### ABOUT THIS TASK
Copy out all lines in the data below containing the string "trap".

### EXTRACTED DATA
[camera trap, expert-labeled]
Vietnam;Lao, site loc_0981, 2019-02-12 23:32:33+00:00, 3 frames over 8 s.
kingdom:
* * *
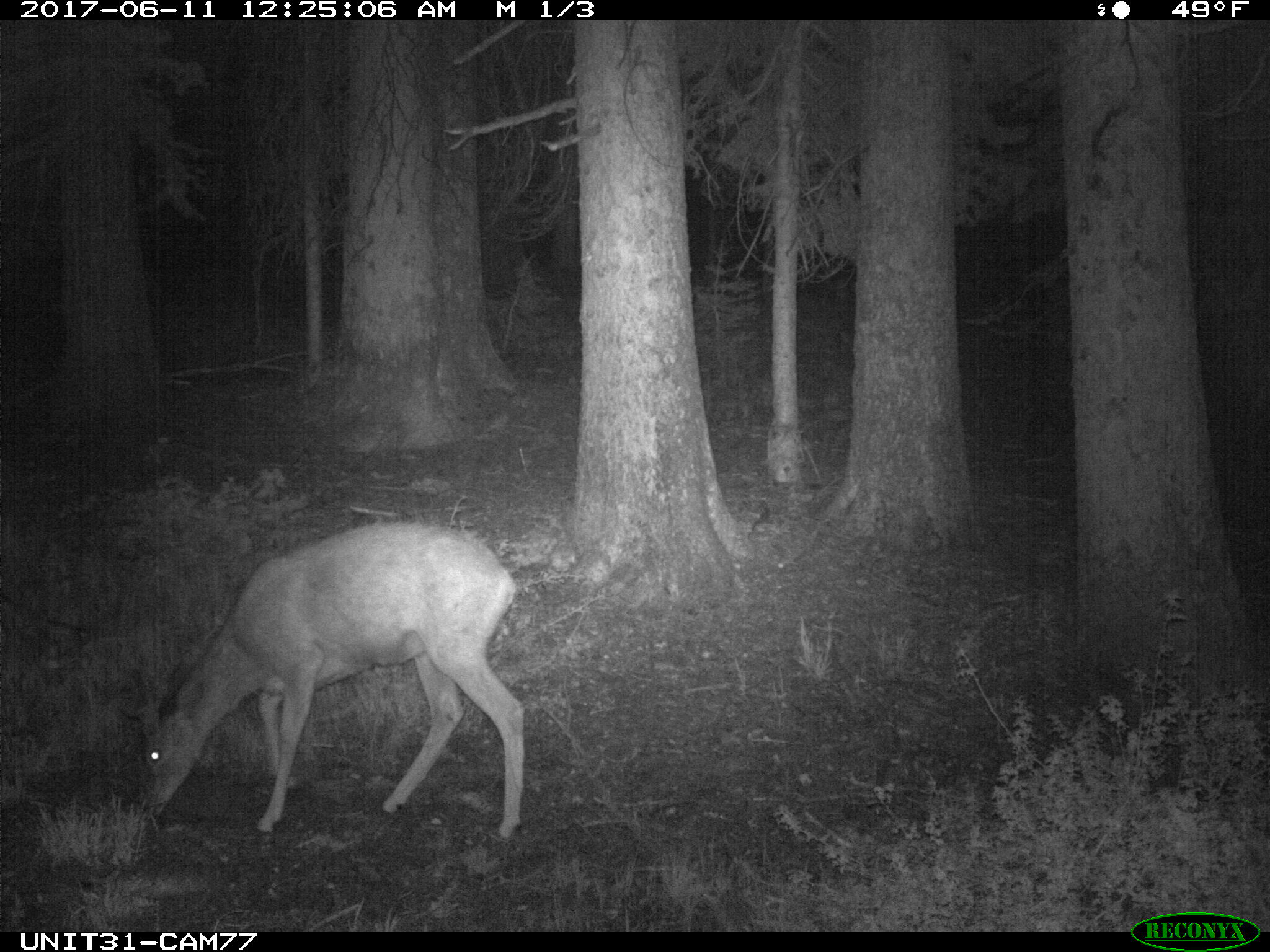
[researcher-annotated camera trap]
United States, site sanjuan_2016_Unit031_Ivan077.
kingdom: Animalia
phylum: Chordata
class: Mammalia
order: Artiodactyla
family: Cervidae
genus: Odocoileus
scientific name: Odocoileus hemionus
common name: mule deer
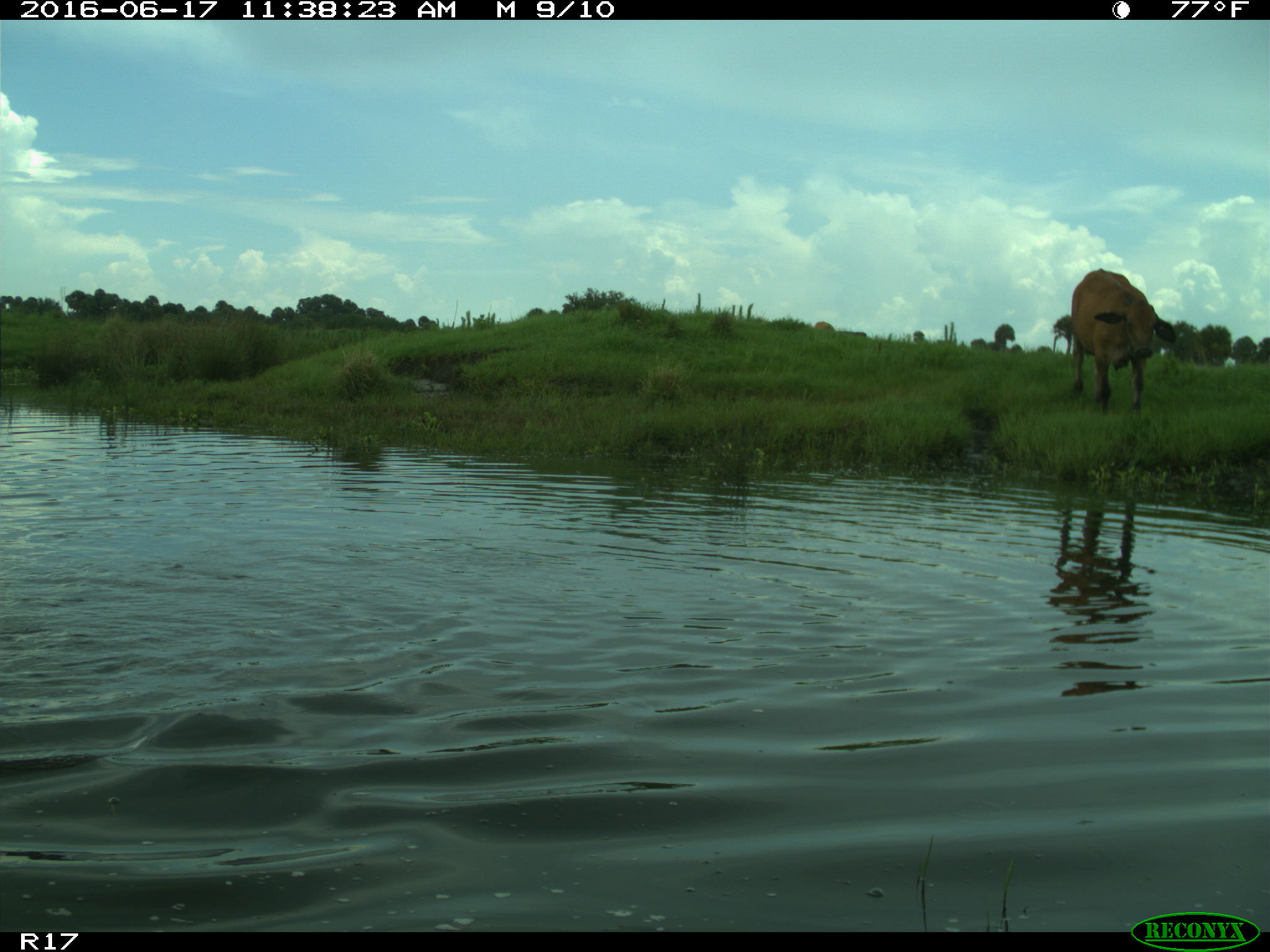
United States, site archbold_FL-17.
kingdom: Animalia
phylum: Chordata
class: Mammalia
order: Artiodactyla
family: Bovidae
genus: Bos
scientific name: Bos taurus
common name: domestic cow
==
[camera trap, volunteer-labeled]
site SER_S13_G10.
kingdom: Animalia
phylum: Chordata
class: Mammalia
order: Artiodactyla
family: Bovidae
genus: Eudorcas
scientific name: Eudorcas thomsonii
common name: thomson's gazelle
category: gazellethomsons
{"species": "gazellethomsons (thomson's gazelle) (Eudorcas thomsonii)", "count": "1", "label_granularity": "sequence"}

### SOLUTION BELOW
[camera trap, expert-labeled]
[researcher-annotated camera trap]
[camera trap, volunteer-labeled]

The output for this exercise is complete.